◆ The exercise
Output every line of the entries below as a Markdown table with two columns, "Row" for the line's number and "Entry line" for its text, and skip blank lines. Leave the pictures out.
————————
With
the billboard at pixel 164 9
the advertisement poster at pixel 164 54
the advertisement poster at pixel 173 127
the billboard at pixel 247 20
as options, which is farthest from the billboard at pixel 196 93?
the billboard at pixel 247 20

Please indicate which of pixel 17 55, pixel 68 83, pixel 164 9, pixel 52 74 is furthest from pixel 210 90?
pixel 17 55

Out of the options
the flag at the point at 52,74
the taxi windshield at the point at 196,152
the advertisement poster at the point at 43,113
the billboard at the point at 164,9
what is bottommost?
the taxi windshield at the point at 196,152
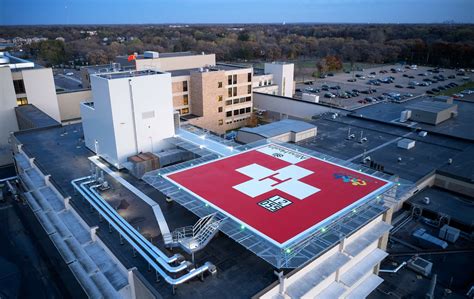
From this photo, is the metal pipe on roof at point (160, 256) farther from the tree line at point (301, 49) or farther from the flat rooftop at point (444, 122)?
the tree line at point (301, 49)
————————
◆ Output of the task
| Row | Entry line |
|---|---|
| 1 | With |
| 2 | the billboard at pixel 164 9 |
| 3 | the advertisement poster at pixel 164 54 |
| 4 | the advertisement poster at pixel 173 127 |
| 5 | the billboard at pixel 247 20 |
| 6 | as options, which is farthest from the billboard at pixel 196 93? |
| 7 | the billboard at pixel 247 20 |
| 8 | Please indicate which of pixel 17 55, pixel 68 83, pixel 164 9, pixel 52 74 is furthest from pixel 210 90? |
| 9 | pixel 17 55 |
| 10 | Out of the options |
| 11 | the flag at the point at 52,74 |
| 12 | the taxi windshield at the point at 196,152 |
| 13 | the advertisement poster at the point at 43,113 |
| 14 | the billboard at the point at 164,9 |
| 15 | what is bottommost? |
| 16 | the taxi windshield at the point at 196,152 |
| 17 | From this photo, is the metal pipe on roof at point (160, 256) farther from the tree line at point (301, 49) or farther from the flat rooftop at point (444, 122)? |
| 18 | the tree line at point (301, 49) |